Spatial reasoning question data
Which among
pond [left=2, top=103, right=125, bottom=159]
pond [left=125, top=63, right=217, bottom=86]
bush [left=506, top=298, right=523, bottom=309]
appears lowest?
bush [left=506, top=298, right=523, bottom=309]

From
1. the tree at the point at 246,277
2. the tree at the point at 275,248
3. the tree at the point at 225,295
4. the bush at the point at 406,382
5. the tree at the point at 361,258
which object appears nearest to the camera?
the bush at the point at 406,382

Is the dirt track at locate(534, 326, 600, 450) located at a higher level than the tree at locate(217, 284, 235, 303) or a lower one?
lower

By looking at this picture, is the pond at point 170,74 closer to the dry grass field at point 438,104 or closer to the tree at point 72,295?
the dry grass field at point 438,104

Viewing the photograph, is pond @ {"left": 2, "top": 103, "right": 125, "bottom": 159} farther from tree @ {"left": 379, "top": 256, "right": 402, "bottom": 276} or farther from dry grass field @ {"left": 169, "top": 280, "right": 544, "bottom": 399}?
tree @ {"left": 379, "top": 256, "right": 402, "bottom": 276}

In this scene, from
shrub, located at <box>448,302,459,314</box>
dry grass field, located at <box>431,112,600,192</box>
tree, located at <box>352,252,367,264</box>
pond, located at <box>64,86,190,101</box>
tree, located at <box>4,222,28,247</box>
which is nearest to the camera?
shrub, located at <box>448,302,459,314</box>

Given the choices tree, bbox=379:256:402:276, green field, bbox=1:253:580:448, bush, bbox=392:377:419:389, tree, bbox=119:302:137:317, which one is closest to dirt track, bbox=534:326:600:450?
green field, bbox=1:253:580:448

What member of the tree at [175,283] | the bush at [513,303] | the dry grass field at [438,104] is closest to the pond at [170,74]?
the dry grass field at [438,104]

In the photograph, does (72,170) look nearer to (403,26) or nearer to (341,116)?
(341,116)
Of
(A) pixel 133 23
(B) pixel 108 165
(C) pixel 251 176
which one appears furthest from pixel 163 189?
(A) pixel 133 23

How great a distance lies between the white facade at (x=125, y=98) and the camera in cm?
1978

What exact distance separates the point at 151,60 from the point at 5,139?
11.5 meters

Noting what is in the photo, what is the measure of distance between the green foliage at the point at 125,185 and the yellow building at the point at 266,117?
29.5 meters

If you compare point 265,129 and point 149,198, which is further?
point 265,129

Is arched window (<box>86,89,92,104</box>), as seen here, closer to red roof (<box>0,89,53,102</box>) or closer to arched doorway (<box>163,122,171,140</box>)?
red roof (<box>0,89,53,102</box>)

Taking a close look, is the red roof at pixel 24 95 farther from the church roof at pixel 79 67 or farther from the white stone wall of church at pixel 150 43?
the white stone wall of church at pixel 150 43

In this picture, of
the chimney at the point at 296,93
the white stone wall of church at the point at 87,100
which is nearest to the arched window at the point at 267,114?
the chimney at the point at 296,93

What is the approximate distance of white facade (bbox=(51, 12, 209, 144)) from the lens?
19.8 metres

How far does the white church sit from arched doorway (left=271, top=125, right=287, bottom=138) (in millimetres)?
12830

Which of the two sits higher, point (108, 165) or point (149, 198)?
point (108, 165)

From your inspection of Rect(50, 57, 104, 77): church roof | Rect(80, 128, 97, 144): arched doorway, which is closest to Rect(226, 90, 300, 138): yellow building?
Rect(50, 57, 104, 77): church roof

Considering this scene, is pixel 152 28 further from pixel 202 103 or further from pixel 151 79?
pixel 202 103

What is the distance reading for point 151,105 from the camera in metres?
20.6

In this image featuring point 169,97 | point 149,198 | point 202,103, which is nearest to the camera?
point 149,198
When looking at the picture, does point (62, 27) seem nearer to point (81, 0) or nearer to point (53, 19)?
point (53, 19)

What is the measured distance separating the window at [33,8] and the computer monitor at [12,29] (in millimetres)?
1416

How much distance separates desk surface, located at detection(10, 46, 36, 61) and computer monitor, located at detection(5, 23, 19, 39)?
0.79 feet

Goal of the exercise
Please rewrite the rows from the line with "How great a" to the line with "29.5 meters" as a two-column CSV with the headers input and output, one line per row. Put each field in double quotes and replace any line breaks with spaces.

Response to this exercise
input,output
"How great a distance lies between the white facade at (x=125, y=98) and the camera in cm?","1978"
"What exact distance separates the point at 151,60 from the point at 5,139?","11.5 meters"
"Noting what is in the photo, what is the measure of distance between the green foliage at the point at 125,185 and the yellow building at the point at 266,117?","29.5 meters"